:: TEXT EXTRACT ::
Zaehle, S., & Friend, A. D. (2010). Carbon and nitrogen cycle dynamics in the O-CN land surface model, I: Model description, site-scale evaluation and sensitivity to parameter estimates. Global Biogeochemical Cycles, 24, GB1005. doi:10.1029/2009GB003521.


Zitierlink: http://hdl.handle.net/11858/00-001M-0000-000E-DB50-3
Zusammenfassung
Nitrogen (N) availability plays a key role in terrestrial biosphere dynamics. To understand and quantify the role of terrestrial N in the Earth system, we developed an advanced terrestrial biogeochemical model O‐CN that mechanistically couples terrestrial energy, water, carbon, and nitrogen fluxes in terrestrial ecosystems. We evaluate this new model against observations from intensive forest monitoring plots at temperate and boreal locations in Europe. O‐CN simulates realistic foliage N concentrations and N cycling rates and reproduces observed diurnal and seasonal cycles of C fluxes as well as observed gradients in vegetation productivity with N availability for the forest sites studied. A sensitivity test reveals that these results are reasonably robust against uncertainties in model parameter estimates. Using this model we quantify the likely contribution of anthropogenic N deposition to present ecosystem C sequestration as 36 (range: 2–79) g C g−1 N in agreement with ecosystem manipulation studies.

:: SET EXERCISE ::
Please copy the O-CN model entry above in full, word for word. The rows after this point are separate material, unconnected to the O-CN model entry.

Rows from a data source:

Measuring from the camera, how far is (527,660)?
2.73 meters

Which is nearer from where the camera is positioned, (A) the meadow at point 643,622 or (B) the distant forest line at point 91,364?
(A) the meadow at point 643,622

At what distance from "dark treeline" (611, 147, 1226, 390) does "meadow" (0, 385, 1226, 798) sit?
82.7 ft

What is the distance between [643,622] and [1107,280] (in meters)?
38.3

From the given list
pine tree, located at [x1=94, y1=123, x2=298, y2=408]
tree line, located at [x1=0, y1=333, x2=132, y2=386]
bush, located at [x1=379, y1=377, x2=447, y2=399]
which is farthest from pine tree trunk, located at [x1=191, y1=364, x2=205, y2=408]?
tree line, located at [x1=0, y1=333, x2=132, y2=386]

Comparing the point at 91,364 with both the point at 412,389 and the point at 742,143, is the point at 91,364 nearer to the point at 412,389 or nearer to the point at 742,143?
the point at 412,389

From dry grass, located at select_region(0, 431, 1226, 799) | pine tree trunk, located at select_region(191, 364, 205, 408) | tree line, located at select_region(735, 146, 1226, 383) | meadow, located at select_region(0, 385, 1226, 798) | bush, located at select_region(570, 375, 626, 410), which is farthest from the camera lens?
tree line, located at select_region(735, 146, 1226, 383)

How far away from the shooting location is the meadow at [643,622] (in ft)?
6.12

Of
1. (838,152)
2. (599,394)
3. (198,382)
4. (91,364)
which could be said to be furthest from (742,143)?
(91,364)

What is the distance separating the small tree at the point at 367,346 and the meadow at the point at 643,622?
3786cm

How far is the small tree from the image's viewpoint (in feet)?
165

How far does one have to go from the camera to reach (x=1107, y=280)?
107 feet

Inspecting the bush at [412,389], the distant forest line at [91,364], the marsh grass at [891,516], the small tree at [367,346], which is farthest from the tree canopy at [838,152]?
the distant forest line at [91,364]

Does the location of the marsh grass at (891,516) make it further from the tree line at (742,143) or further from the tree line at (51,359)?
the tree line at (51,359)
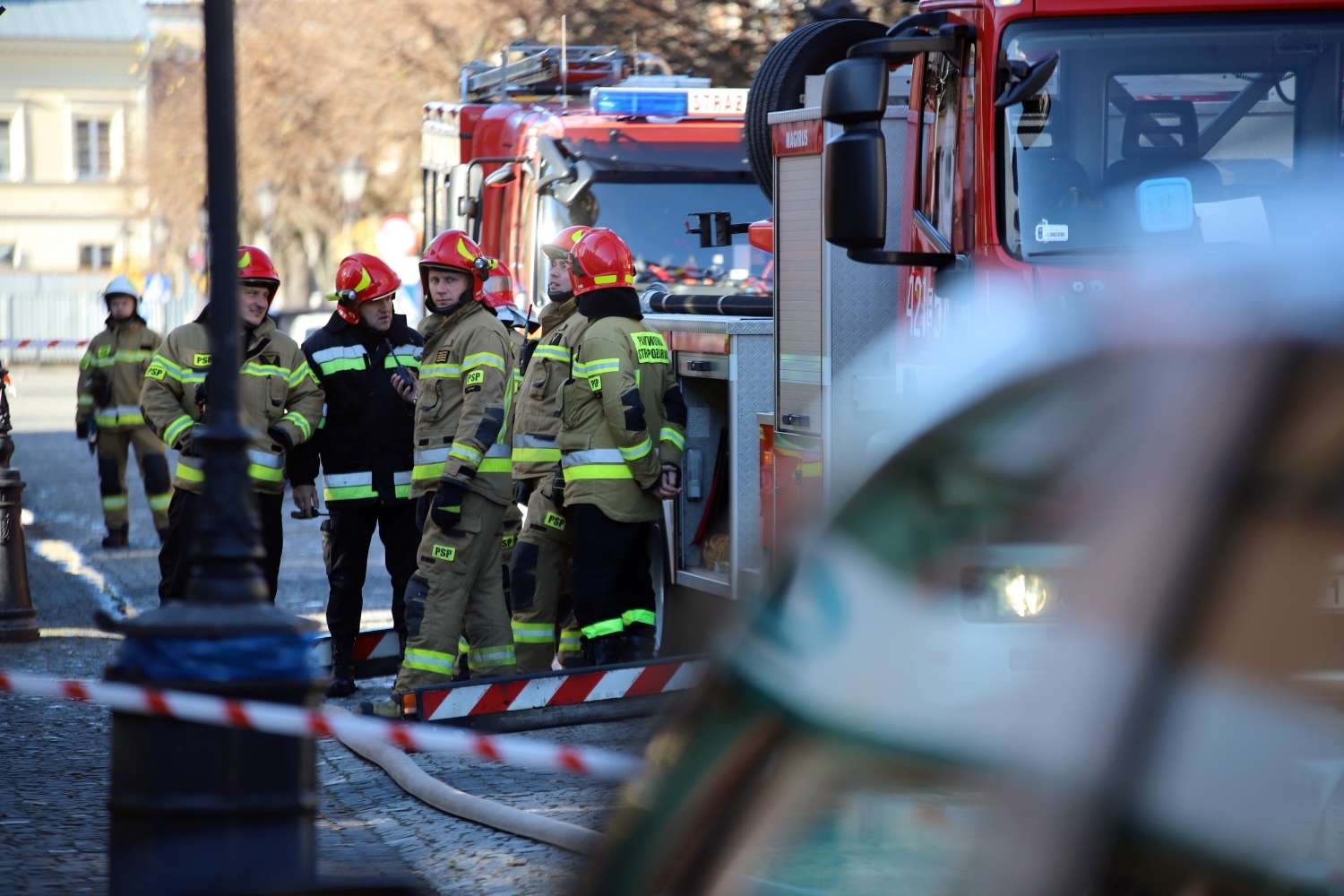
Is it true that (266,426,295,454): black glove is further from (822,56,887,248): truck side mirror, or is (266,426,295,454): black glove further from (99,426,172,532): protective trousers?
(99,426,172,532): protective trousers

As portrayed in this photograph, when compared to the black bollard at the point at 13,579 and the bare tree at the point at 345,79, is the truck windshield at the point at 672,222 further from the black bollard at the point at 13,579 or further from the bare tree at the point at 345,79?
the bare tree at the point at 345,79

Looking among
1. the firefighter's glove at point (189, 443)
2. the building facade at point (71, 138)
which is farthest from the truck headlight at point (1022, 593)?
the building facade at point (71, 138)

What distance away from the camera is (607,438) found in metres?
7.75

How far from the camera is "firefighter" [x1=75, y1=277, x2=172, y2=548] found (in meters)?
13.3

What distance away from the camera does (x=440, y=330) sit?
7691mm

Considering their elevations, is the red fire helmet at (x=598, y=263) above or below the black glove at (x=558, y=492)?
above

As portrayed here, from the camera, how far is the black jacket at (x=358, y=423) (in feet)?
27.0

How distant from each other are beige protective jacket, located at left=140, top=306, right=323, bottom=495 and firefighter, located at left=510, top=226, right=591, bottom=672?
995 millimetres

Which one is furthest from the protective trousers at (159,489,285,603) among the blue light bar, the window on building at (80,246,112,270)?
the window on building at (80,246,112,270)

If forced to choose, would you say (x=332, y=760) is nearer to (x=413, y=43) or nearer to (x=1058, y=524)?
(x=1058, y=524)

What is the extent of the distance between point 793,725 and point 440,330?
6.09 metres

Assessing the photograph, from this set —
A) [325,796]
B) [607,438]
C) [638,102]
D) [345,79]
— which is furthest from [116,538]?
[345,79]

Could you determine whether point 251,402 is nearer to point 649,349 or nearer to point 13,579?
point 649,349

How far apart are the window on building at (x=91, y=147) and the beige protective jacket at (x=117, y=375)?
5489 centimetres
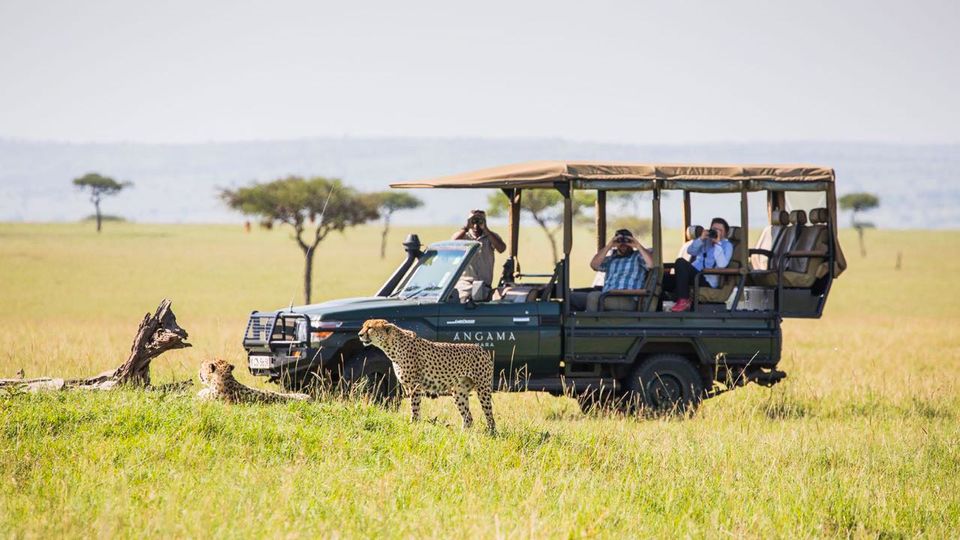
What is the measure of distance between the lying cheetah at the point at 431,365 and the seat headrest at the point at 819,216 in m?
4.24

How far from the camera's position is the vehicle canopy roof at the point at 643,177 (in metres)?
11.7

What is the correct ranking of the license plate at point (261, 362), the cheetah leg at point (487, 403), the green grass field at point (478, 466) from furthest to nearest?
the license plate at point (261, 362)
the cheetah leg at point (487, 403)
the green grass field at point (478, 466)

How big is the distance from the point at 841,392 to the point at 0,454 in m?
9.06

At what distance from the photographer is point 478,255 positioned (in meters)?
12.0

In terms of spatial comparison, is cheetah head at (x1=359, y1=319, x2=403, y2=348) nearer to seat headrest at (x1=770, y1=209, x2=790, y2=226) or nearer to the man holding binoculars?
the man holding binoculars

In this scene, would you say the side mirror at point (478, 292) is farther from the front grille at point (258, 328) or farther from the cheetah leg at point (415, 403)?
the front grille at point (258, 328)

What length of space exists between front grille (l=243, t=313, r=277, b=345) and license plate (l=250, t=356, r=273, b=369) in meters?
0.14

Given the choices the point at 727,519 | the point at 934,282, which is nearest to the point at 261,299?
the point at 934,282

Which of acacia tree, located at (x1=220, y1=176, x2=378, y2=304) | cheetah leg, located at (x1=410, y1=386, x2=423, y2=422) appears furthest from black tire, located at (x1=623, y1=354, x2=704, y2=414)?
acacia tree, located at (x1=220, y1=176, x2=378, y2=304)

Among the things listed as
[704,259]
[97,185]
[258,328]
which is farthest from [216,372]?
[97,185]

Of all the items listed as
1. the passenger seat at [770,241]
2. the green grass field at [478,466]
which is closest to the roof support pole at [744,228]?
the passenger seat at [770,241]

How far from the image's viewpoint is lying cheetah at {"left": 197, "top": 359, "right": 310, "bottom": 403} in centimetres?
1009

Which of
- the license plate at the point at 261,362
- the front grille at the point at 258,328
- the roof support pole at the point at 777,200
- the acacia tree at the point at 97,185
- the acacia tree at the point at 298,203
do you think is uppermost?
the acacia tree at the point at 97,185

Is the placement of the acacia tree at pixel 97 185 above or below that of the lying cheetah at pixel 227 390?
above
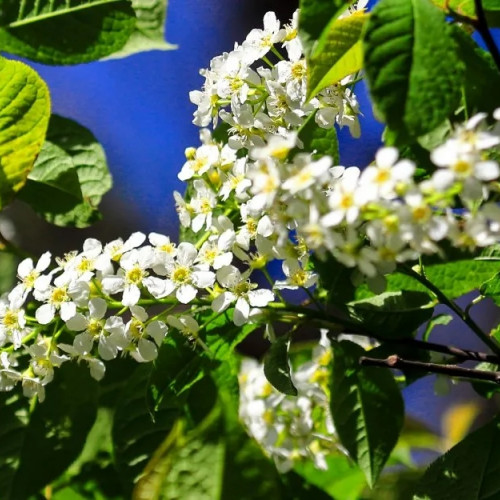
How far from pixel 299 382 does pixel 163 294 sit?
0.35m

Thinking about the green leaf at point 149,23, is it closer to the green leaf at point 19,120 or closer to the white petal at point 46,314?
the green leaf at point 19,120

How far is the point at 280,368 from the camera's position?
2.12ft

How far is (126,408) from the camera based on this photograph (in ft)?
2.94

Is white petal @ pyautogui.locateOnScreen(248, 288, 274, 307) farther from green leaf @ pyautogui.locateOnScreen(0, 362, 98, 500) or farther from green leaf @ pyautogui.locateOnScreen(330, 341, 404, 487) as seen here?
green leaf @ pyautogui.locateOnScreen(0, 362, 98, 500)

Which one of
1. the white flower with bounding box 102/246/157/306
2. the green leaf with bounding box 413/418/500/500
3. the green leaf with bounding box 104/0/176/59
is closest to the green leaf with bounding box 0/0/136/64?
the green leaf with bounding box 104/0/176/59

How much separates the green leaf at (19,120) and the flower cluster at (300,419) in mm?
394

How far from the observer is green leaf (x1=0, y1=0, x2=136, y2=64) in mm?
900

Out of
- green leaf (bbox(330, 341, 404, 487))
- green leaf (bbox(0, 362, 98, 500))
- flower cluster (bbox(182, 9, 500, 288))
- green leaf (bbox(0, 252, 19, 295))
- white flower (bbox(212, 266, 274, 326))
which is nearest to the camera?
flower cluster (bbox(182, 9, 500, 288))

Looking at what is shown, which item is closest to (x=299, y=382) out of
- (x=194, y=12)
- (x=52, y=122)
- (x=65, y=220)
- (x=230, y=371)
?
(x=230, y=371)

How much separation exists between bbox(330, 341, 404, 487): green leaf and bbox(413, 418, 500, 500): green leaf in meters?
0.07

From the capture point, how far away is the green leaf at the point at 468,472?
25.9 inches

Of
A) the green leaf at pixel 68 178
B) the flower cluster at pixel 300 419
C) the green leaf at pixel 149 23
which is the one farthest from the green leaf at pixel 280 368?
the green leaf at pixel 149 23

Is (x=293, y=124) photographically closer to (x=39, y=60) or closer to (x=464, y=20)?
(x=464, y=20)

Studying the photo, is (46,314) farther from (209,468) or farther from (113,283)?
(209,468)
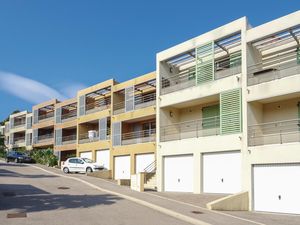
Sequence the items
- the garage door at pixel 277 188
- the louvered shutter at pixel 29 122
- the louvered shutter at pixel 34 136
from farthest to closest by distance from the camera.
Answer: the louvered shutter at pixel 29 122, the louvered shutter at pixel 34 136, the garage door at pixel 277 188

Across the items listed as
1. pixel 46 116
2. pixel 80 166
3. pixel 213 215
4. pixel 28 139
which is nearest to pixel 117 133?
pixel 80 166

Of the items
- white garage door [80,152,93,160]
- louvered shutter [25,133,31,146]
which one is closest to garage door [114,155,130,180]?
white garage door [80,152,93,160]

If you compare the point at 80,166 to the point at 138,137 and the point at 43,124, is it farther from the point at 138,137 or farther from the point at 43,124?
the point at 43,124

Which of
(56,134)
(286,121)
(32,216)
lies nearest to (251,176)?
(286,121)

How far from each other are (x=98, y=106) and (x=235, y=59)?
2153cm

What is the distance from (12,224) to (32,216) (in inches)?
58.0

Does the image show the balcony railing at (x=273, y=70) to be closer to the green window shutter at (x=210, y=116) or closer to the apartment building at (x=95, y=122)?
the green window shutter at (x=210, y=116)

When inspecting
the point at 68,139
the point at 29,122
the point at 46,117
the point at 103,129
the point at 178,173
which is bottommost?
the point at 178,173

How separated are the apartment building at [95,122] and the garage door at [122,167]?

:: SOLVED EXERCISE ::
Zaehle, S., & Friend, A. D. (2010). Carbon and nitrogen cycle dynamics in the O-CN land surface model, I: Model description, site-scale evaluation and sensitivity to parameter estimates. Global Biogeochemical Cycles, 24, GB1005. doi:10.1029/2009GB003521.


Zitierlink: http://hdl.handle.net/11858/00-001M-0000-000E-DB50-3
Zusammenfassung
Nitrogen (N) availability plays a key role in terrestrial biosphere dynamics. To understand and quantify the role of terrestrial N in the Earth system, we developed an advanced terrestrial biogeochemical model O‐CN that mechanistically couples terrestrial energy, water, carbon, and nitrogen fluxes in terrestrial ecosystems. We evaluate this new model against observations from intensive forest monitoring plots at temperate and boreal locations in Europe. O‐CN simulates realistic foliage N concentrations and N cycling rates and reproduces observed diurnal and seasonal cycles of C fluxes as well as observed gradients in vegetation productivity with N availability for the forest sites studied. A sensitivity test reveals that these results are reasonably robust against uncertainties in model parameter estimates. Using this model we quantify the likely contribution of anthropogenic N deposition to present ecosystem C sequestration as 36 (range: 2–79) g C g−1 N in agreement with ecosystem manipulation studies.